In addition, functional predictions using PICRUSt analysis indicated that the RA of a majority of reference gene pathways trended different in fecal samples collected from HMOS-treated and control NOD-mice (data not shown). Of note, the RA of three pathways trended higher in HMOS-treated non-diabetic compared to control non-diabetic mice, at Wk14 and Wk30, specifically the carbohydrate digestion and absorption pathway which is associated to SCFAs-producing bacteria (Fig. S5). Overall results indicate and point to specific microbial changes, as well as diversity playing a role in protection of T1D in the NOD-mice receiving early HMOS diet.
Dietary HMOS increased fecal SCFAs levels in NOD-mice during dietary intervention
Changes in microbial ecology promoted us to assess SCFAs levels in feces and cecum content by NMR spectroscopy. Within fecal samples from HMOS-treated NOD-mice, a significantly increased total fecal SCFAs (p < 0.0001) concentration was detected compared to control group (at Wk9, which is during the HMOS provision) (Fig. 5A). Specifically, acetic acid (p < 0.0001), propionic acid (p < 0.01), and butyric acid (p < 0.05) were all significantly higher in fecal samples of NOD-mice receiving HMOS− compared to control diets. More importantly, we found that all samples with higher levels of SCFAs were predominantly present in the HMOS-receiving-non-diabetic mice (Fig. 5A–D). In addition, HMOS-treated NOD-mice had relatively higher total SCFAs concentrations detected in cecum content as compared to control mice (Fig. S6).
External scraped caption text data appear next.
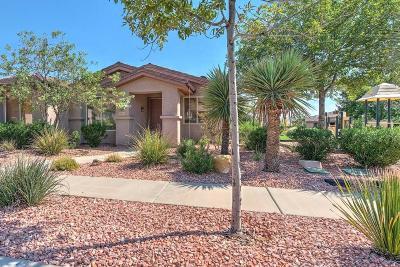 Washington Single Family Home For Sale: 3400 E Hidden Springs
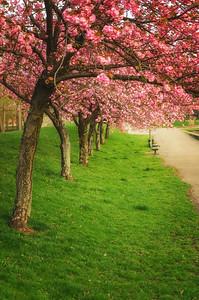 Umbrella Of Blossoms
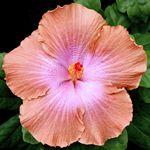 Exotic Hibiscus 'Lavender Brown'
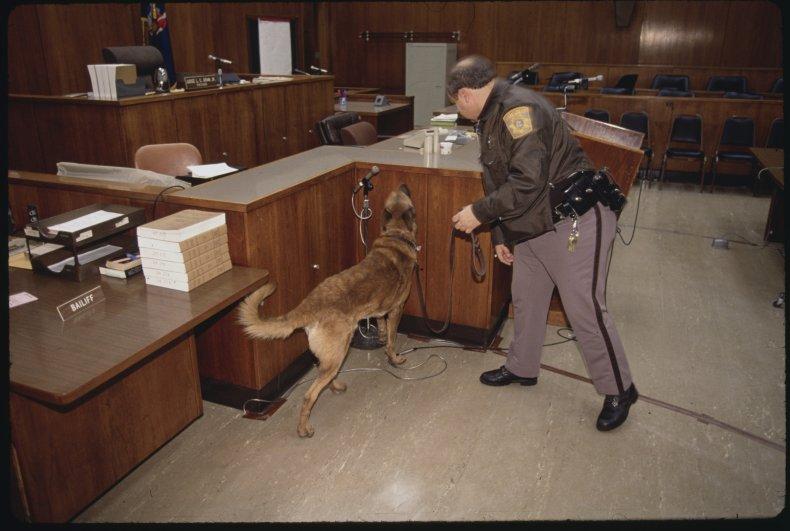 Court Attack Dog Boy Threat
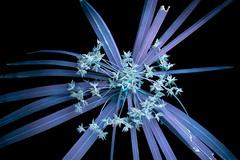 Umbrella Grass (C. Burrows) Tags: umbrella grass cyperus glowing seeds uvivf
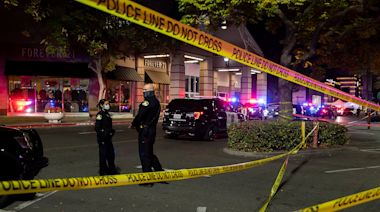 17-Year-Old and 19-Year-Old Dead After Mall Shooting on Black Friday in California
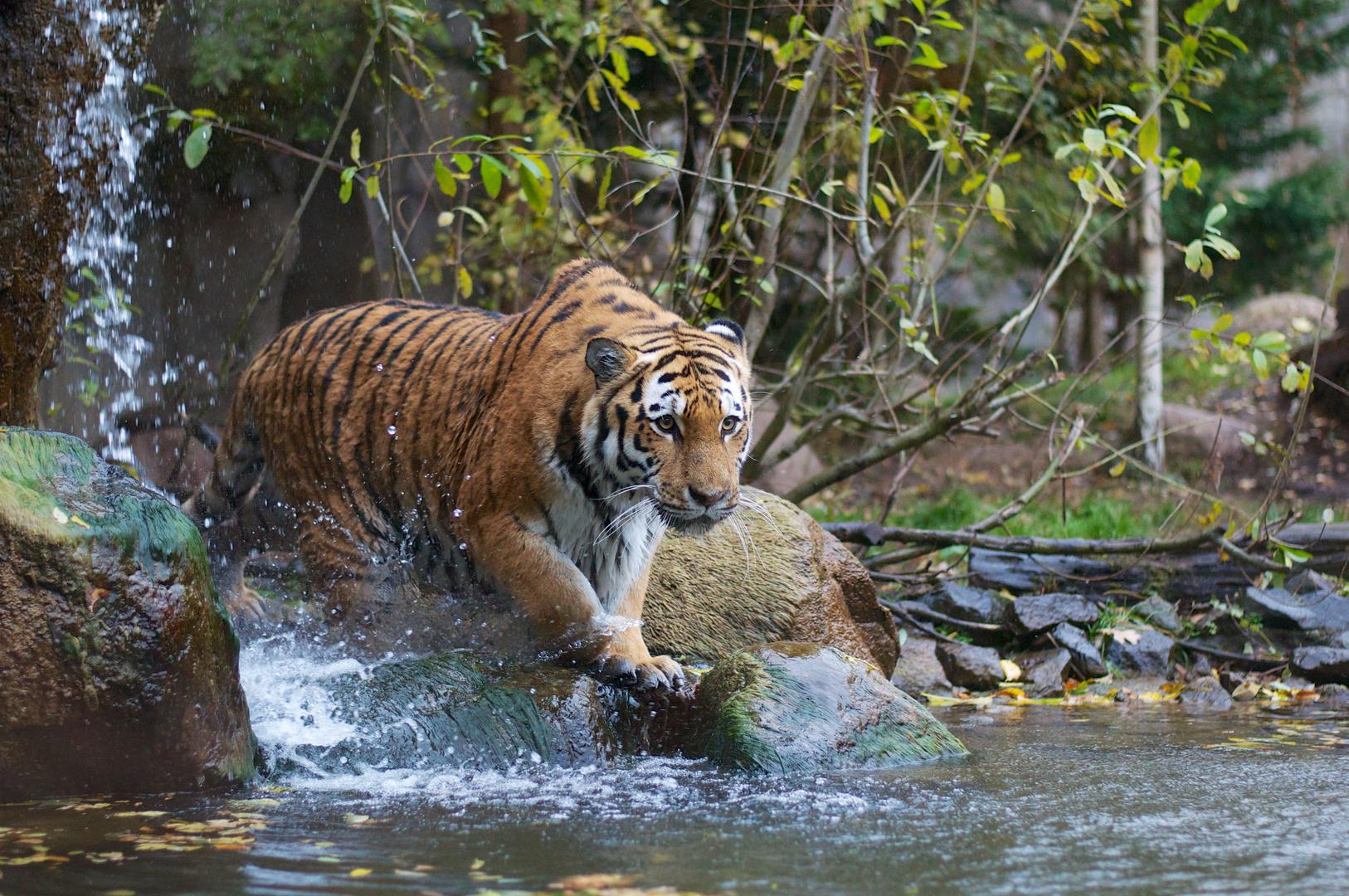 Tiger und Wasser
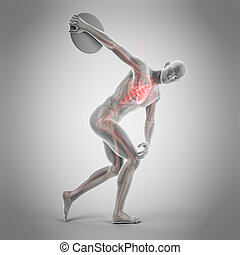 a discus thrower - medically accurate 3d illustration of a...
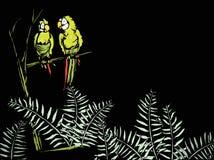 Farne mit Papageien Lizenzfreies Stockbild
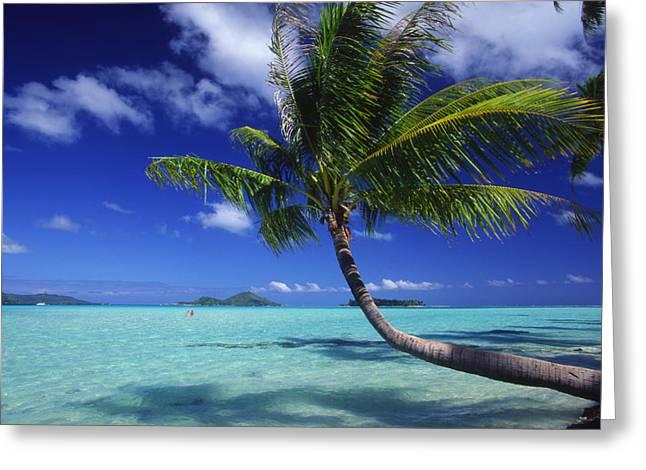 Location Art Greeting Cards - Bora Bora, Palm Tree Greeting Card by Ron Dahlquist - Printscapes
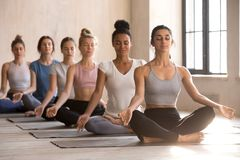Six young women meditate sitting in lotus posture royalty free stock photo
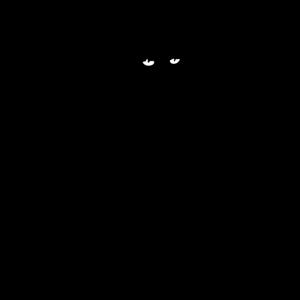 katzen oktopus katze krake tintenfisch katzendame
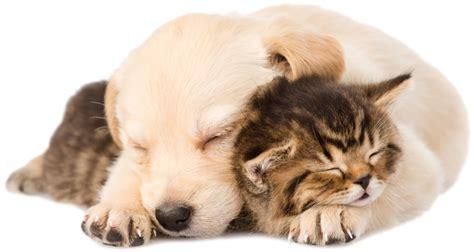 tlc puppy puppy kitten png www imgkid the image kid has it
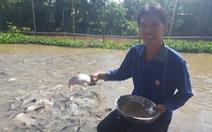 Chi tiền triệu nuôi đàn cá hàng ngàn con kéo đến sống trên kênh Thần Nông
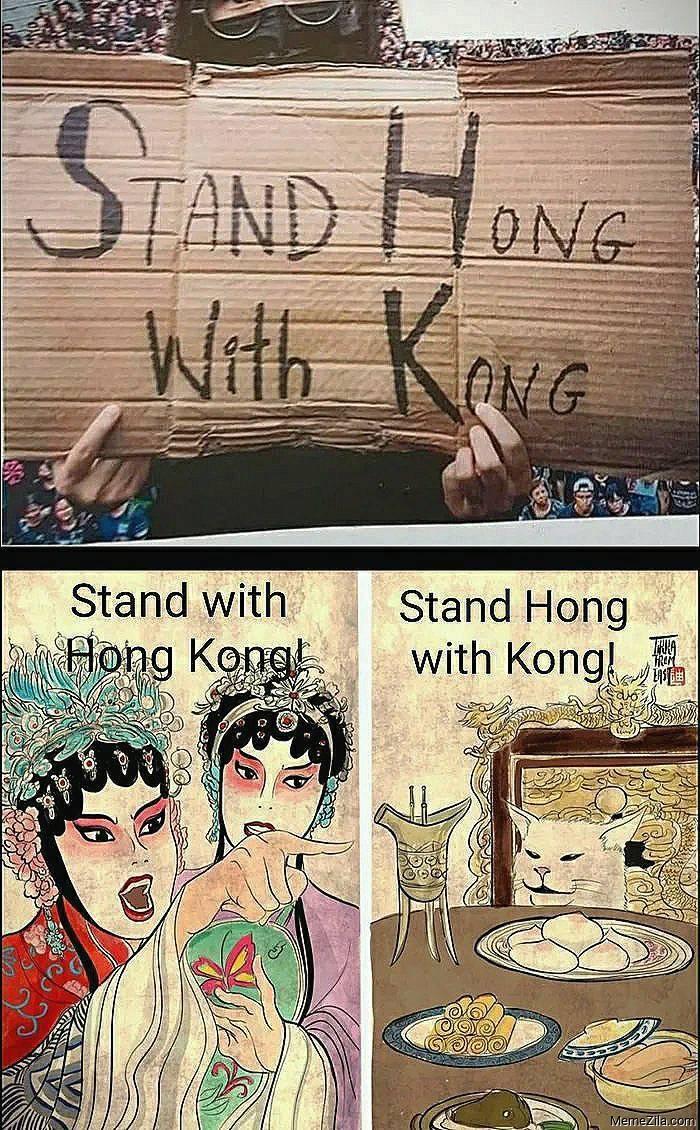 Stand Hong with Kong Stand with Hong Kong meme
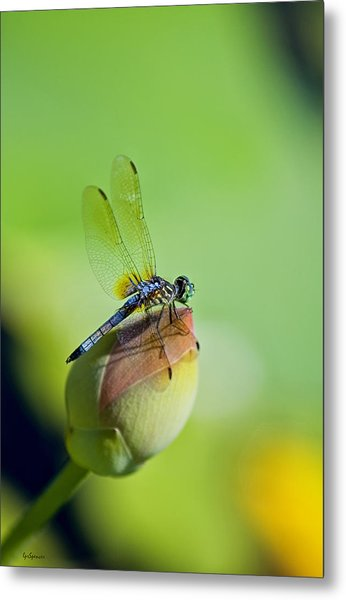 Resting On A Lily Metal Print
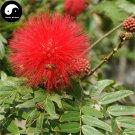 Buy Albizia Julibrissin Tree Seeds 30pcs Plant Silk Tree Siris Acacia Sponge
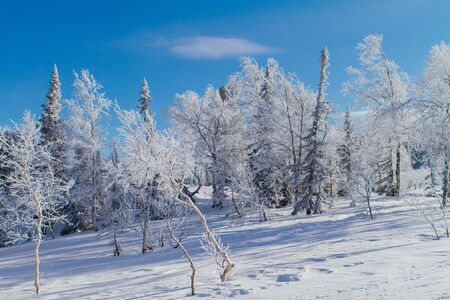 hoarfrost: Beautiful winter landscape with snow covered trees Stock Photo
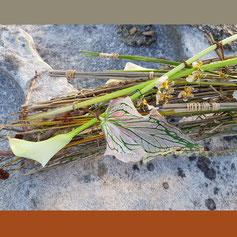 Lawrence Kwong KEITA stickrope Greengabes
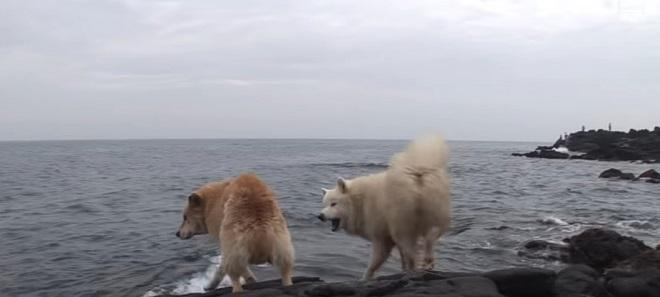И в дождь, и в ветреный день пес стойко переносил страдания, не отходя от воды. И однажды люди узнали, почему…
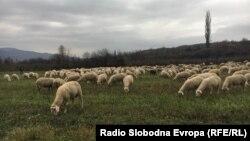 Стадо овци.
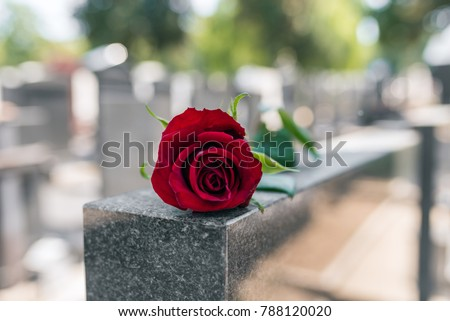 Flower on memorial stone close up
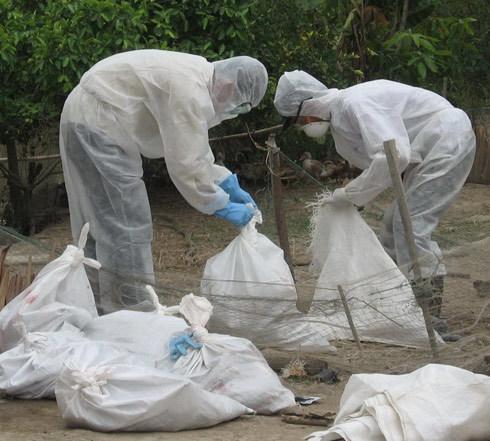 Tiêu hủy gia cầm bị cúm H1N1 ở đồng bằng sông Cửu Long. Ảnh: Thiên Phước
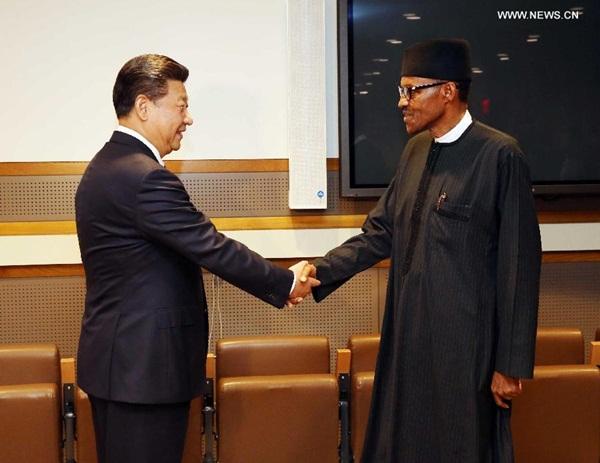 جتمع الرئيس الصيني شي جين بينغ مع نظيره النيجيري محمد بخاري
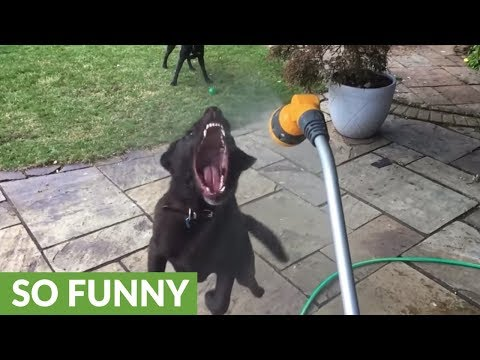 10-year-old dog has hated of water hose since birth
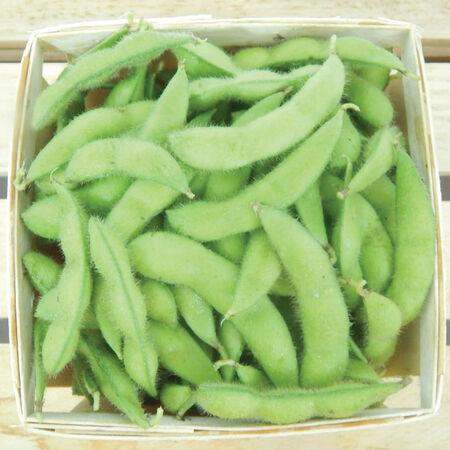 Midori Giant, Organic Edamame Seeds image number null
No differences in SCFAs were detected between the groups at Wk14 and Wk30, which are 4 to 20 weeks post HMOS intervention respectively. Consistently with previous study in which SCFAs (specifically, acetate and butyrate) have been demonstrated to directly protect against pancreatic islet inflammation7 and diabetes incidence8, our correlation analysis between individual SCFAs and insulitis score showed a significantly inverse correlation of acetic acid (spearman correlation R-0.64 and p < 0.01 for HMOS, and R-0.36 with p = 0.12 for control group) (Fig. 5B) and butyric acid (R-0.50 and p < 0.05 for HMOS, and R-0.39 and p = 0.09 for control group) (Fig. 5C) with individual insulitis scores. Together, these results indicate that HMOS mediated protection against development of autoimmune T1D might be established through interaction between microbial derived metabolites SCFA (acetate, propionate, and butyrate) post intervention and immune development.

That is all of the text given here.